(AVAILABLE RECORDS begins)

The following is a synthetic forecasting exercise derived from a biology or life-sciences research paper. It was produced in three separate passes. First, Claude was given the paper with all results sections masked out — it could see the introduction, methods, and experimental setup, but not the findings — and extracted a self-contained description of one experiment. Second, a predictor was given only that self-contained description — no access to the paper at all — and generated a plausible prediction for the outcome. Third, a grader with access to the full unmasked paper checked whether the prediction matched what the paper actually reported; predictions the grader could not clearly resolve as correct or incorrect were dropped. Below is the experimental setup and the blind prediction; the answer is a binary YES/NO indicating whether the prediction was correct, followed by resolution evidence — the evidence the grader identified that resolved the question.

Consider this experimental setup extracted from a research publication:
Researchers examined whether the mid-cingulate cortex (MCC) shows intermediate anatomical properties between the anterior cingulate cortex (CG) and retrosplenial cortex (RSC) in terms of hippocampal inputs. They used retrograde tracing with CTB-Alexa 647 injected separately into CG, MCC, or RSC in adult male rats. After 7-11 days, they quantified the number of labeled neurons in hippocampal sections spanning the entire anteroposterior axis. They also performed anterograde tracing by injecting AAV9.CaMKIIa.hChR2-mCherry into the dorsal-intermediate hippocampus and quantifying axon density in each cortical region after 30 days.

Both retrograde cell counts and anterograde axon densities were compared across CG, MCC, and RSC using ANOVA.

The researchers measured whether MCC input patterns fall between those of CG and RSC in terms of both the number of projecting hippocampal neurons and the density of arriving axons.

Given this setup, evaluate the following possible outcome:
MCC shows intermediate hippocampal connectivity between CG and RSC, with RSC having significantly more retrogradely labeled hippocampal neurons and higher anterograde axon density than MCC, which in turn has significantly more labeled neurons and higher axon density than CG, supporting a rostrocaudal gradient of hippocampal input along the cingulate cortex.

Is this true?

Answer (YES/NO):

(AVAILABLE RECORDS ends)

WHAT TO PRODUCE:
After identifying the lines above that contain "this", copy each one.

PROBLEM SOLUTION:
Consider this experimental setup extracted from a research publication:
Given this setup, evaluate the following possible outcome:
Is this true?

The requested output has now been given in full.